Aim 1 - Pull out every line of the records that contains the string "picture". Case counts.

Purple crabs clobber blue carbon: Study shows how they disrupt carbon cycling in salt marshes along US East Coast
The impacts of purple marsh crabs on salt marshes can be viewed from space. The crabs leave expansive, fan-shaped mudflats as they burrow into the marsh and consume large swaths of cordgrass. Credit: Virginia Sea Grant

Millions of purple marsh crabs are churning through salt marshes along the East Coast, significantly disrupting the storage of carbon within these ecosystems.

The small crabs’ constant burrowing and consumption of the cordgrass lead to erosion and a 40–70% loss in carbon, according to the results of a study by a team of marine ecologists and coastal geologists at William & Mary’s Batten School & VIMS.

Serina Wittyngham led the study as a postdoctoral researcher working in the lab of co-author Matt Kirwan, coastal geologist and professor at the Batten School & VIMS. She notes that blue carbon, or carbon captured by oceans and coastal systems, is considered an important factor in meeting future climate goals. However, the impact of animals on carbon cycling in coastal ecosystems is not well documented.

The paper is published in the journal Ecology.

“Most researchers who study blue carbon cycling stop at the plants, but we asked, ‘what about the creatures removing the plants?'” said Wittyngham, who leaned on the marine ecology expertise she gained while earning her Ph.D. at the Batten School of Coastal & Marine Sciences under the guidance of academic advisor and study co-author David Samuel Johnson.

“Part of what made this study unique was how we combined the expertise of the co-authors to look at carbon cycling in a way that hadn’t been fully considered before.”

Purple crabs clobber blue carbon: Study shows how they disrupt carbon cycling in salt marshes along US East Coast
A) Cross-sectional view of a representative consumer front depicting the three distinct zones: ungrazed, denuded, and recovered. Arrow indicates inland migration of consumer fronts. (B) Map of sampled US states (C: Virginia; D: South Carolina; E: Georgia). Location by year (1993–1994: green; 2008–2009: yellow; 2018–2019: red) at representative fronts in (C) Virginia, (D) South Carolina, and (E) Georgia. The values (in meters per year) shown in white on panels C–E refer to average migration rates per state (i.e., average of all calculated rates, n = ~50; Appendix S1: Tables S2–S4) between 1993/1994 and 2018/2019. The white scale bars correspond to 50 m. Photos of a migrating Sesarma front in (F) August 2020, (G) October 2021, and (H) August 2022. Gold arrows point to focal PVC poles and red brackets highlight the ungrazed high marsh retreat and low marsh recovery and expansion that formed the basis of the space-for-time substitution method used in this study. All photos (A, F, G, H) were taken by Serina S. Wittyngham. Credit: Ecology (2024). DOI: 10.1002/ecy.4385

The impact of the small invertebrates on salt marshes is visually dramatic and can be seen in satellite imagery. Known as consumer fronts, the grazing crabs leave expansive, fan-shaped mudflats as they burrow into the marsh and consume large swaths of cordgrass.

The researchers identified consumer fronts in Virginia, South Carolina and Georgia, evaluating four distinct sites in each state. They measured carbon loss, gain and recovery by calculating the aboveground biomass of the plants and taking 30cm-deep core samples of sediment in disturbed and undisturbed areas.

Material for this exercise -
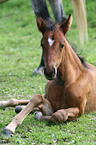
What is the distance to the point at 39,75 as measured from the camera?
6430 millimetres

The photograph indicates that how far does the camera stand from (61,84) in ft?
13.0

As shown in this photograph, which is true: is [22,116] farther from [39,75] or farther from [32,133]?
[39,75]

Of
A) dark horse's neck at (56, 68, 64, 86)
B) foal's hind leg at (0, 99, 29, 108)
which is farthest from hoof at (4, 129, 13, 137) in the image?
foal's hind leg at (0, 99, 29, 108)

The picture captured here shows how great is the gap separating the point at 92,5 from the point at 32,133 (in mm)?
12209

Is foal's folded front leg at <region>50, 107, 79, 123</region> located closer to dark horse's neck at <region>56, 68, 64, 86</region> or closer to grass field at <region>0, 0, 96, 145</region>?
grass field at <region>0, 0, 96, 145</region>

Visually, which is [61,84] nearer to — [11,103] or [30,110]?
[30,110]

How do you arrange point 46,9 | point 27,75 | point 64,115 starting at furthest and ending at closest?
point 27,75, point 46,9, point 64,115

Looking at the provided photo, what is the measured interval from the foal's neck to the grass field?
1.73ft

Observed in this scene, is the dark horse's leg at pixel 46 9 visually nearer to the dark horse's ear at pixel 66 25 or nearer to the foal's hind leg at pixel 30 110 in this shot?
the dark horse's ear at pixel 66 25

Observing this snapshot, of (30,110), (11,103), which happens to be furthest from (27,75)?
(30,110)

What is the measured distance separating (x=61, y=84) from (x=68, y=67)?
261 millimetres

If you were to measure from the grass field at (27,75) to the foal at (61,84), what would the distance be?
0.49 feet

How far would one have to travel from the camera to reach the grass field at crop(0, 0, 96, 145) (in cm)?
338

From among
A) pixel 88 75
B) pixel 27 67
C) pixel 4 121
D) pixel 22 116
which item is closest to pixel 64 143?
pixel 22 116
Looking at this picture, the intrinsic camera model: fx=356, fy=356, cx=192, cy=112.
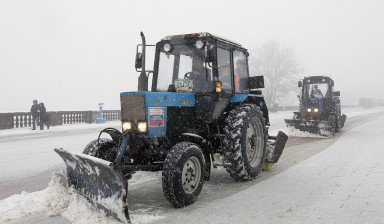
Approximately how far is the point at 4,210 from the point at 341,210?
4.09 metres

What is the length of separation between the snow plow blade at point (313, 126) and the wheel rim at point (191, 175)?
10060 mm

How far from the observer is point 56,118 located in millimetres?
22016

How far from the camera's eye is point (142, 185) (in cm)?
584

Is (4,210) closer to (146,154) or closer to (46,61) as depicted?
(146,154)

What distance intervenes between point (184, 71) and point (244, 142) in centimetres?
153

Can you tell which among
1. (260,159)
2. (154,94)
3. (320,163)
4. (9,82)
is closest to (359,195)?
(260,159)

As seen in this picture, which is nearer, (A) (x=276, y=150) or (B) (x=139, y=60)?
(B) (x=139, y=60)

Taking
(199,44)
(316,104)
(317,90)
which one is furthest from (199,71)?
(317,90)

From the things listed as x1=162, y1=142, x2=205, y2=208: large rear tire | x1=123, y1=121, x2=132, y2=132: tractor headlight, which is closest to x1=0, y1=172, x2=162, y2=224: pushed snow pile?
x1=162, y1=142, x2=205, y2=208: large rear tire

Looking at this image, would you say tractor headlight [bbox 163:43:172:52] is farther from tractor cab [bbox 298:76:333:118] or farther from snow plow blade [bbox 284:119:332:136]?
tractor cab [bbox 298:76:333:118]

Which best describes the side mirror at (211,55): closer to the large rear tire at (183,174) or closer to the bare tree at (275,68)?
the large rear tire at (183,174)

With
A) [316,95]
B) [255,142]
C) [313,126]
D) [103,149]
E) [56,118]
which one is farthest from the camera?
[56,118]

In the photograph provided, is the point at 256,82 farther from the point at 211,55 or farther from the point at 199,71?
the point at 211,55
==
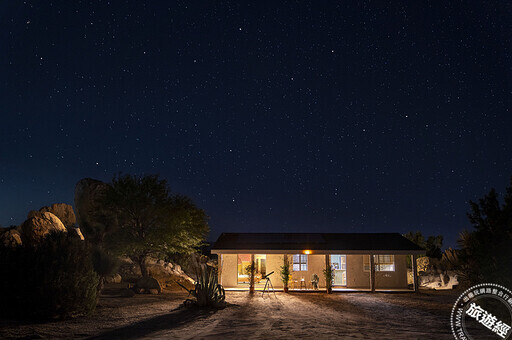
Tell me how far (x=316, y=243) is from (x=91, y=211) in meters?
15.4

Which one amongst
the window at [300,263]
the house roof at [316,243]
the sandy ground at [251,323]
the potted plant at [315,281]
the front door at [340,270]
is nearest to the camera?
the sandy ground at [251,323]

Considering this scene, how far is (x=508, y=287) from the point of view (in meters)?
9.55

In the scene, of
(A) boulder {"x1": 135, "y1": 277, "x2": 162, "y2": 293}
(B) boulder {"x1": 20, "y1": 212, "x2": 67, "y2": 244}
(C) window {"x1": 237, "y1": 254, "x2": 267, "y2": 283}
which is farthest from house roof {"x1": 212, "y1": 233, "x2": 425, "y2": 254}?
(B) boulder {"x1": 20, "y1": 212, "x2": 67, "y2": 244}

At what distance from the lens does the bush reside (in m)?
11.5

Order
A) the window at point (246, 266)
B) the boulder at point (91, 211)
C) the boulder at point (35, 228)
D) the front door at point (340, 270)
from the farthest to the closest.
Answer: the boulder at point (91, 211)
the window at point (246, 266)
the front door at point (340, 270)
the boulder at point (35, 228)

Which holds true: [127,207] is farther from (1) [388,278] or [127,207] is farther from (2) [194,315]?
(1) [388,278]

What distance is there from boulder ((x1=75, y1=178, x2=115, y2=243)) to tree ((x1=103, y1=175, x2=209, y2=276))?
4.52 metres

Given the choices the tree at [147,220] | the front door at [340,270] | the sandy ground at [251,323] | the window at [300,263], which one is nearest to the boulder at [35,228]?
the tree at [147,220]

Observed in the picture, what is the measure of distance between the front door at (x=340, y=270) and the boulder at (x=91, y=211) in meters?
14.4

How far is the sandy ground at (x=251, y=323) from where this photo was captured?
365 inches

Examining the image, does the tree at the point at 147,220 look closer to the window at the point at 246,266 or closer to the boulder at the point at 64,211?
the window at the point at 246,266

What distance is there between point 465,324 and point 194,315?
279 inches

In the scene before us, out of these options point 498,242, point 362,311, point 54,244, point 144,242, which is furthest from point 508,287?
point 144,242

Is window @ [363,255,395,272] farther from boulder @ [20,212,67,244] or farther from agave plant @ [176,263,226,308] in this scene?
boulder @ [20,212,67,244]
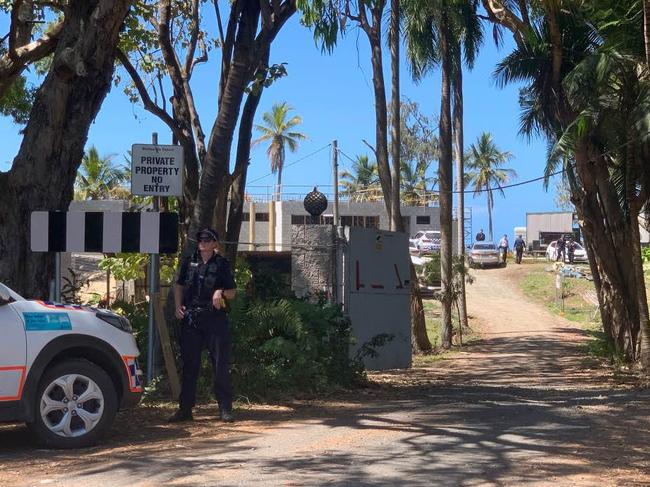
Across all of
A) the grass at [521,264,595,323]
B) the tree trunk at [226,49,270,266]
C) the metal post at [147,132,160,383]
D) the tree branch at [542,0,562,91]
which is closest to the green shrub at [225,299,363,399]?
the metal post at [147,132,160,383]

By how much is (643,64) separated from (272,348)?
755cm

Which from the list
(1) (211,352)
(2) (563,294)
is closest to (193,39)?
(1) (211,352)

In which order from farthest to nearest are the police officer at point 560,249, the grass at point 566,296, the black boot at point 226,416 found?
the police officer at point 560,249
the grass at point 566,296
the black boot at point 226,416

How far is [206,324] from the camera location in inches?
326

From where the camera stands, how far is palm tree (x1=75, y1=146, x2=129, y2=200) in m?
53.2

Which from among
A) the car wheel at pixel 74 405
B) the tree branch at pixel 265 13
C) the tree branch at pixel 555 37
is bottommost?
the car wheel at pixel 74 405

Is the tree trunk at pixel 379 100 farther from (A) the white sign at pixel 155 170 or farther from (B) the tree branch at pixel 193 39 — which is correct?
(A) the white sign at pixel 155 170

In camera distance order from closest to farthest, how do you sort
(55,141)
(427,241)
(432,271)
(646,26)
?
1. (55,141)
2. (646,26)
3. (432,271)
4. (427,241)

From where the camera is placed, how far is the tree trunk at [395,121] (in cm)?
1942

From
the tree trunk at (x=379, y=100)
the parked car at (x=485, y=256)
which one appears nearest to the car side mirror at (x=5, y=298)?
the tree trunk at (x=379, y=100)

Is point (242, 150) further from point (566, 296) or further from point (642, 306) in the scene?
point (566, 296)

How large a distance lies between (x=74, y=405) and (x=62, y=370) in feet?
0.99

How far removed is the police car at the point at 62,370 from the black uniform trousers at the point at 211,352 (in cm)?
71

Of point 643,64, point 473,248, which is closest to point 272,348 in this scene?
==
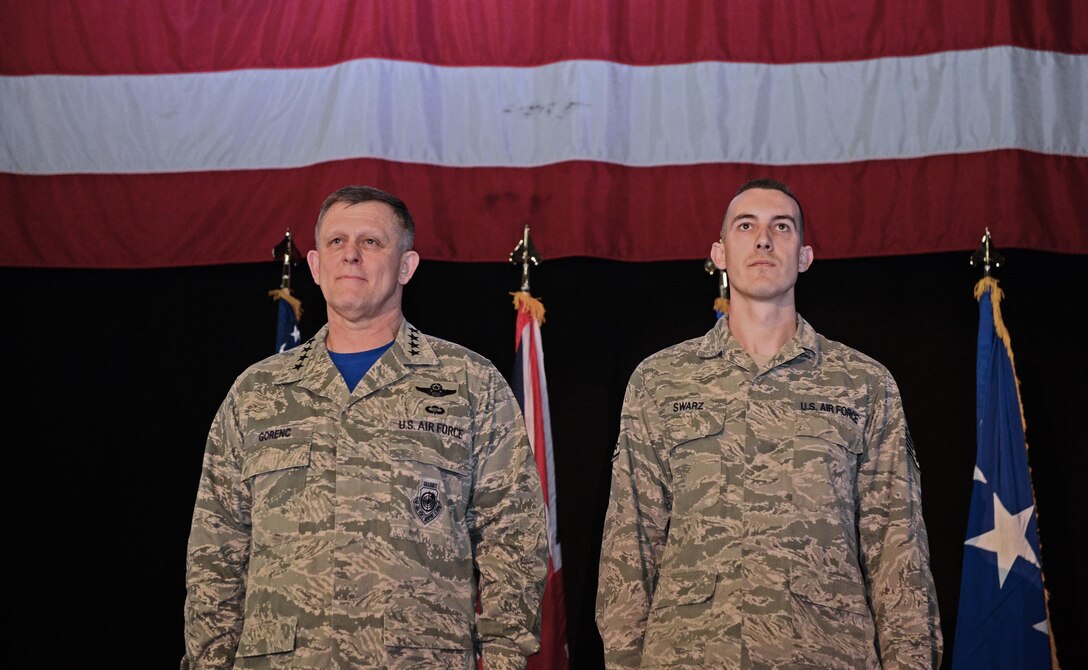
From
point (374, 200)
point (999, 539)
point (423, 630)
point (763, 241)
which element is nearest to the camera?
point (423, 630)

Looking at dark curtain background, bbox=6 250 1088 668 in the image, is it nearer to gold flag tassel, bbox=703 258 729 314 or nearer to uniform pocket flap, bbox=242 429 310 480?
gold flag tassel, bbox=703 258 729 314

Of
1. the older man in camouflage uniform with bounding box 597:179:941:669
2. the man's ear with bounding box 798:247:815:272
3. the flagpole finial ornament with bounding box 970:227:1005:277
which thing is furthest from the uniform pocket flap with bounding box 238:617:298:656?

Aim 2 - Based on the salt marsh article, do these statements agree with it? Answer each with yes or no and quote the words that decide it. (a) The crabs' burrowing and grazing cause a 40–70% loss in carbon. (b) The researchers evaluated four sites in each state. (c) The sediment core samples were taken 50 cm deep.

Right answer 1 -
The picture captured here shows how great is the gap separating the point at 92,5 from the point at 32,133 (in mm)?
Looking at this picture, the intrinsic camera model: fx=356, fy=356, cx=192, cy=112.
As seen in this picture, which is nearer, (A) (x=276, y=150) or (B) (x=139, y=60)?
Observed in the picture, what is the measure of distance between the front door at (x=340, y=270) and the boulder at (x=91, y=211) in meters?

Right answer 2 -
(a) Yes: "lead to erosion and a 40–70% loss in carbon"
(b) Yes: "evaluating four distinct sites in each state"
(c) No: "taking 30cm-deep core samples of sediment"